Is this normal? Most of the other jobs at least give you an updated success or failure for the devcies.

Regards

Jeff

Joe Clarke · ‎05-23-2010

If there are a lot of devices and/or archive revisions, the job can take a long time. However, this could still be memory-related. If the job times out again, try jacking up the memory to 1536m. Then reschedule it.

Jeff Law · ‎05-24-2010

Job still running now. These used to take a couple of days, so I'll give it till

tomorrow before trying to stop the job, and upgrade the value once again.

We have just reached the 2,700 device mark. Not sure if that is a lot of devices or not :-)

Regards

Jeff

Jeff Law · ‎05-25-2010

Job finished, and failed as per before. I have increased parameter to 1536m and have disabled and reenabled the job.
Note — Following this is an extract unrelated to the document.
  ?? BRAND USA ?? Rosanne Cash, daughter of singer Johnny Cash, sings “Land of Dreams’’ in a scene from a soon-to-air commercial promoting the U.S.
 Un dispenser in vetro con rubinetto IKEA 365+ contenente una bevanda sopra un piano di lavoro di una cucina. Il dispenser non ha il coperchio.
All sitting ready and waiting to go again.

One thing I have noticed, and maybe my memory is playing tricks on me here, but all devices I have checked on in the Config Version Tree, have only 1 Primary/Startup configuration, for example, 1/May 25 2010 22:10:57.

They have Running configs starting at, for example, 53/Nov 22 2007 20:12:18 and going through to 1129/May 25 2010 22:11:24

The VLAN/Running configs starting at 321/Dec 10 2007 22:10:58 and going through 1129/May 25 2010 22:11:24.
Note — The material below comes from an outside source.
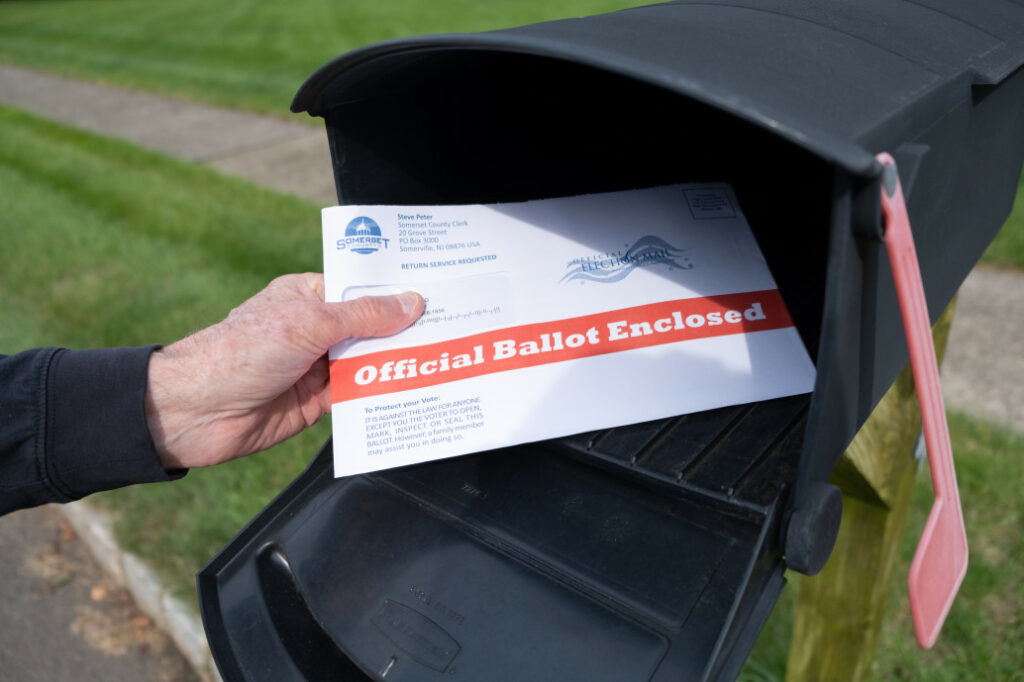 person placing a mail-in ballot into a mailbox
I suppose I am wondering what has happened to all the Startup configs!

In theory we are supposed to keeping the archives for 1 year, but it looks like we havent been keeping any startup ones, and the others arent being purged.

Regards

Jeff

Joe Clarke · ‎05-26-2010

Only one rev of the startup config is ever kept (i.e. the latest). Trobuleshooting archive purge can be tricky. Last time I had to do it (which led me to the memory issue), I need to provide some custom code to get to the root of the problem. Hopefully the increased JVM heap size will help.

Jeff Law · ‎05-26-2010

Well, definitely different results this time.
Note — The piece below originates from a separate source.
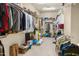 Large walk-in closet with ample shelving and space at 15972 N 115Th Way, Scottsdale, AZ 85255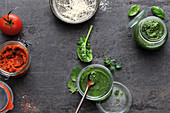Red and green pesto with tomatoes and herbs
In the job browser I now see the following, which is much quicker than the previous 2 or days. :-) However I think it is a little too quick.

6.

8623.1

ArchivePurge

Failed

Default Archive
Purge Job

admin

May 26 2010 23:20:00

Weekly

Looking at the Job results I see the folowing in the Work Order (Only entry with any details)

Name:

Archive Mgmt Job Work Order

Summary:

General Info
----------------------------------------------------------------------------------------------
JobId: 8623.1
Owner: admin
Description: Default Archive Purge Job
Schedule Type: Weekly
Job Type: Purge Archive

Job Policies
----------------------------------------------------------------------------------------------

E-mail Notification:
Job Based Password: Disabled

Device Details
----------------------------------------------------------------------------------------------

None

So is the heap size now too much?

Regards

Jeff

Joe Clarke · ‎05-26-2010

A heap of 1536m is usually the highest you can safely do on a 32-bit system. You could try reducing to 1280m. The job log or jrm.log may show an issue with being unable to start the JVM. That would confirm a heap size overflow.

Jeff Law · ‎05-27-2010

Hi Joe,

I have changed the heap size back to 1280m and the job is still running.

At this stage I will have to leave it like this as today is the last day of my current contract. Not sure when (or if) I will be back, although there are plans afoot to upgrade CiscoWorks to LMS3.2 so it could be possible.

Until then, thanks for your patience and advice.

Regards

Jeff

Joe Clarke · ‎05-30-2010

Upgrading to 3.2 wouldb e a good thing to do. LMS 2.6 is winding down, and it will be end of support around this time next calendar year.

I can't say for certain that your purge problem will be fixed in 3.2 (memory really may be the issue here), but it would certainly give you

a lot of new features and other bug fixes.